The frequency spectrum shows that the radiation is further enhanced to about 7 THz under the high field of 100 kV/cm in InSb, whereas only 5 THz is generated in InAs. They both generate a 2-THz periodic regular distribution in the overall spectrum. The formations of these frequency peaks are closely related to the band nonparabolicity and the different scattering mechanisms of two materials. The reasons for the differences mainly lie in four aspects: firstly, the InSb nonparabolic coefficients are higher than InAs’s. Secondly, the effective mass of InAs is larger than InSb’s, and the electronic group velocity is relatively low. Thirdly, the impact ionization ratio of InSb is much higher than that of InAs. Thus more electrons are excited and make more contributions to high frequency. Fourthly, from 20 kV/cm to 100 kV/cm, the intervalley scattering ratio of InAs is higher than that of InSb, and the effective mass becomes large when electrons are scattered into the satellite valley, thus reducing the occurrences of high frequency components. The above factors all contribute to the new lower frequency of InAs than that of InSb.

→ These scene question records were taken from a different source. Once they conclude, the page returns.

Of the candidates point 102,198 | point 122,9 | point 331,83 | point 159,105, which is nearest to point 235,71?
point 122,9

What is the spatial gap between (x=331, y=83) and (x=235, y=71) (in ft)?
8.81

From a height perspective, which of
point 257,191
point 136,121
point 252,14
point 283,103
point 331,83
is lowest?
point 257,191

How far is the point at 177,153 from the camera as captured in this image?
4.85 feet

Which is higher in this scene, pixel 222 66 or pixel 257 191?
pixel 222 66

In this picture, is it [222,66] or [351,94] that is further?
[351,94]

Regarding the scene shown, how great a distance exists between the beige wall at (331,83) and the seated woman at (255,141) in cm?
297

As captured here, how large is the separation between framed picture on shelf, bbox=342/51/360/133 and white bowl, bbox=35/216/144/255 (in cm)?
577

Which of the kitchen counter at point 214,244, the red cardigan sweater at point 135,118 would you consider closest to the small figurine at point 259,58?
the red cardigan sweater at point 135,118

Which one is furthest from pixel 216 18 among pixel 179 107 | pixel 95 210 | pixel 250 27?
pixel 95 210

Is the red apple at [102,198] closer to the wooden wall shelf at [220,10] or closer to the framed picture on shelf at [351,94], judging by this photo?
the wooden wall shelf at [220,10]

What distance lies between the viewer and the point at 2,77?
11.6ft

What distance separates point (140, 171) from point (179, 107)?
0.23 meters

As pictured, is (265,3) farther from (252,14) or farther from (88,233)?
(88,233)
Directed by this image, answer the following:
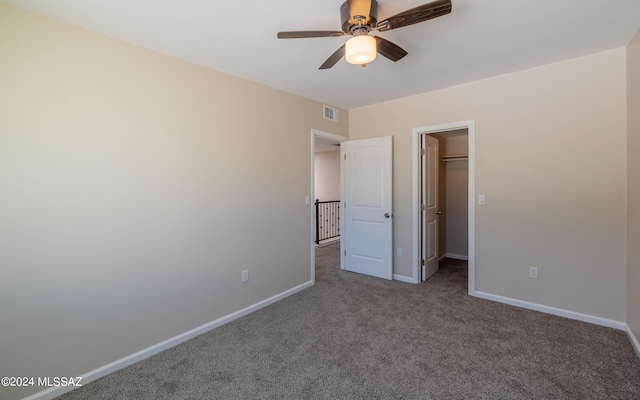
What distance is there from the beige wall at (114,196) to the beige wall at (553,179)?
2555 millimetres

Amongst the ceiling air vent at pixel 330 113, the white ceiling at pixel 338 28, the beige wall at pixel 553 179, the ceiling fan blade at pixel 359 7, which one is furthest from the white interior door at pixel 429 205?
the ceiling fan blade at pixel 359 7

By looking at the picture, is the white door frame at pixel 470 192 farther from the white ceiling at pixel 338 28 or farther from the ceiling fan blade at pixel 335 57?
the ceiling fan blade at pixel 335 57

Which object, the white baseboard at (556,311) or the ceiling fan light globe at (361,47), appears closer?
the ceiling fan light globe at (361,47)

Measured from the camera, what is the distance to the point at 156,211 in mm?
2336

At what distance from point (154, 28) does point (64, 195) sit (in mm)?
1345

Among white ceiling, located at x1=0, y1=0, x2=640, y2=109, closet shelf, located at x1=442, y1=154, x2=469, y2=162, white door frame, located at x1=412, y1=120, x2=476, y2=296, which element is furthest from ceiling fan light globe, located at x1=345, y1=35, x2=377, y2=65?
closet shelf, located at x1=442, y1=154, x2=469, y2=162

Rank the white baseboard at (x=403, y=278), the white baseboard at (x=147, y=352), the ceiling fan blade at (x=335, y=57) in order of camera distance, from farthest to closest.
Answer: the white baseboard at (x=403, y=278), the ceiling fan blade at (x=335, y=57), the white baseboard at (x=147, y=352)

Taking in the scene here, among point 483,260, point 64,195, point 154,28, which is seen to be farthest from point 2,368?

In this work, we study the nonlinear radiation responses of two different n-type bulk semiconductors, i.e., InSb and InAs in a high THz field by using the ensemble Monte Carlo method. We also calculate the electron valley occupancy and the percentage of new electrons excited by impact ionization. The results show that firstly, the radiation frequencies in different-strength THz fields have different characteristics. Low field radiation is linear with respect to the outfield, while intense THz excitation beams trigger higher THz frequency radiations, indicating harmonic generation. The periodic regular distribution is present in the frequency spectrum. Moreover, there are different scattering mechanisms in different materials. The impact ionization dominates in n-doped InSb, while impact ionization and intervalley scattering work together in n-doped InAs. This result is consistent with the experimental result of Ho and Zhang.^[17] Finally, the peak value of each new frequency is actually due to the different nonlinear mechanisms. The band nonparabolicity and impact ionization promote the generation of nonlinear high frequency radiation, while intervalley scattering performs in the opposite way. The results of the work have potential values in up-convension of THz wave and THz nonlinear frequency multiplication field. In the simulation, the factors which do not influence the result analysis are normalized, and the results are relative values. Future calculations can be considered to improve the model to obtain the absolute value of the far-field THz radiation, so the energy conversion efficiency can be calculated. If the submicron-size materials are studied, the small-size effect and boundary conditions will result in the rapid change of the internal electric field and a series of much more complex nonlinear effects. In this case, the electric field should be updated by using the Poisson equation. In addition, we can also study the carrier dynamic effects of higher band gap materials like GaAs and CdTe in the high THz field by using this method.